[Start PASSAGE TO READ]
Stop Misusing Higher Education-Specific Price Indices. Center for College Affordability and Productivity, Washington, 2011. Pages: 18.

In the latest policy paper from the Center for College Affordability and Productivity, an independent, non-profit higher education research centre based in the US, scrutiny is placed on the ubiquitous use of two higher education prices indices—the Higher Education Price Index (HEPI) and the Higher Education Cost Adjustment (HECA). The authors focus on two major flaws of the HEPI and HECA indices: Their widespread misuse and sources of statistical bias (i.e. productivity bias, quality bias, substitution bias and, in the case of the HEPI, a self-referential bias).

The authors state that HEPI is inappropriate to use when adjusting tuition for inflation because it is only designed to measure inflation of higher education inputs (i.e. faculty, administrative, clerical and service employee salaries, miscellaneous services, supplies and utilities). Similarly, HECA uses two separate price indices that measure inputs: The Employment Cost Index, which measures changes in labour costs, and the GDP Implicit Price Deflator, which measures changes in the prices of goods and services purchased by schools. Thus, to adjust tuition for inflation, one must use another index, such as the Consumer Price Index (CPI), to make a valid and accurate longitudinal comparison of tuition costs with other goods and services in another economic sector. In addition, the authors highlight that the two indices function with a fundamental quality bias. Because HEPI and HECA are input-based indices, they do not directly measure higher education outputs, which are difficult to quantify. Instead, these indices function on the assumption that the output (i.e. educational quality) is a constant, and thus the indices understate and overstate the genuine cost of educational provision when the quality of education declines and improves, respectively.

The report does note that the danger lies not in the existence of these educational indices, as they are useful in forecasting internal university budgets, but in their reference in the public sphere, where the issues of higher education costs and quality reach the widest audience.
[End PASSAGE TO READ]
[Start RECORDS SUPPLIED]
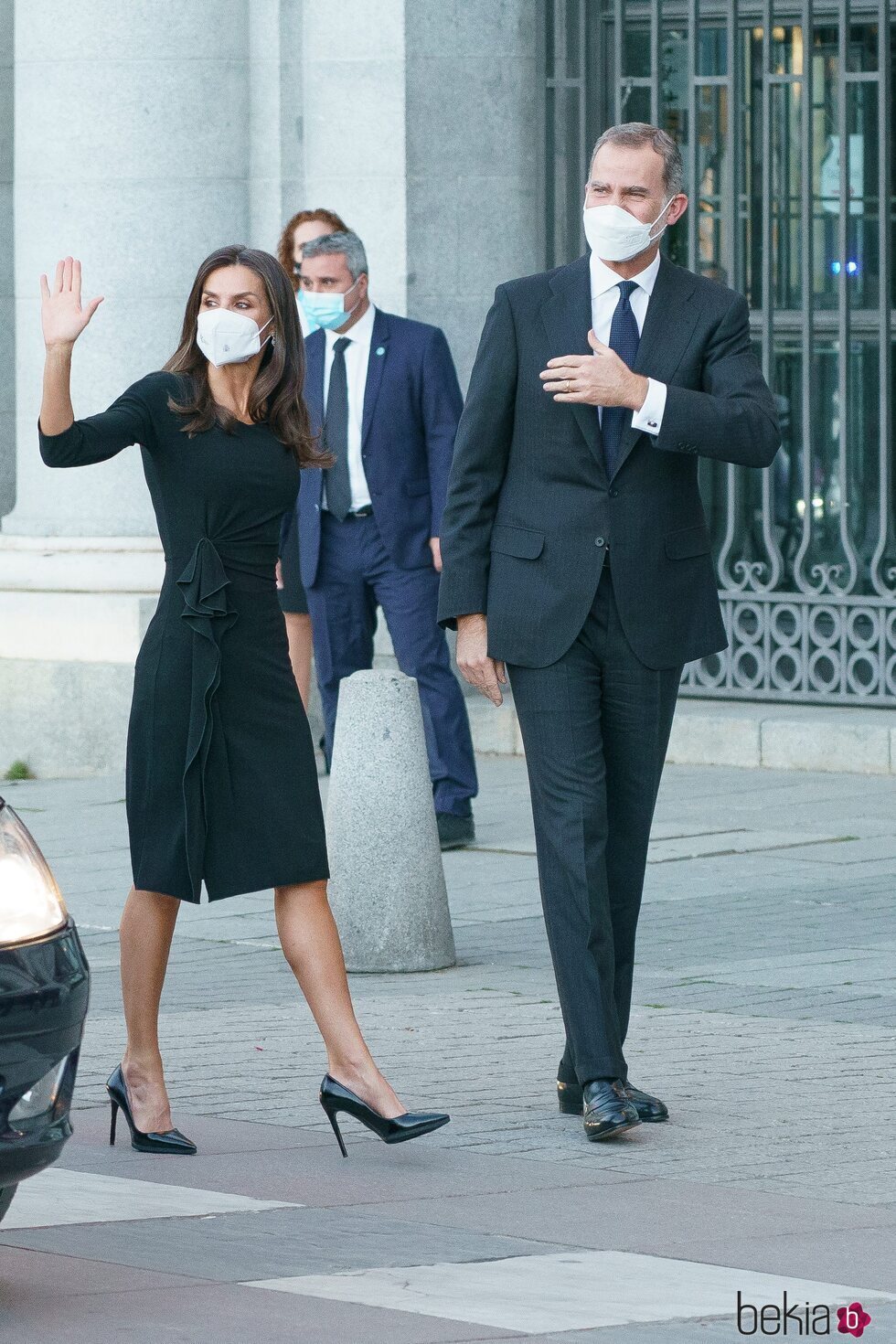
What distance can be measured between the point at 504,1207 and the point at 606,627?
135cm

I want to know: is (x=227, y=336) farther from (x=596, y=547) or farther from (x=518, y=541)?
(x=596, y=547)

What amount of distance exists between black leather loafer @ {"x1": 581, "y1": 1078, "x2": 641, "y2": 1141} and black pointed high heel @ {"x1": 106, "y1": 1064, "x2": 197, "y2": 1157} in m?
0.81

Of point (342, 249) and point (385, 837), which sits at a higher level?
point (342, 249)

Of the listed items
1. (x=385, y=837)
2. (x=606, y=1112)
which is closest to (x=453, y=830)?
[End RECORDS SUPPLIED]
▶ [DIRECTIONS] Reproduce the passage on higher education price indices from the words "Stop Misusing Higher" down to the words "a self-referential bias).".

▶ [RESULT FOR THIS EXERCISE]
Stop Misusing Higher Education-Specific Price Indices. Center for College Affordability and Productivity, Washington, 2011. Pages: 18.

In the latest policy paper from the Center for College Affordability and Productivity, an independent, non-profit higher education research centre based in the US, scrutiny is placed on the ubiquitous use of two higher education prices indices—the Higher Education Price Index (HEPI) and the Higher Education Cost Adjustment (HECA). The authors focus on two major flaws of the HEPI and HECA indices: Their widespread misuse and sources of statistical bias (i.e. productivity bias, quality bias, substitution bias and, in the case of the HEPI, a self-referential bias).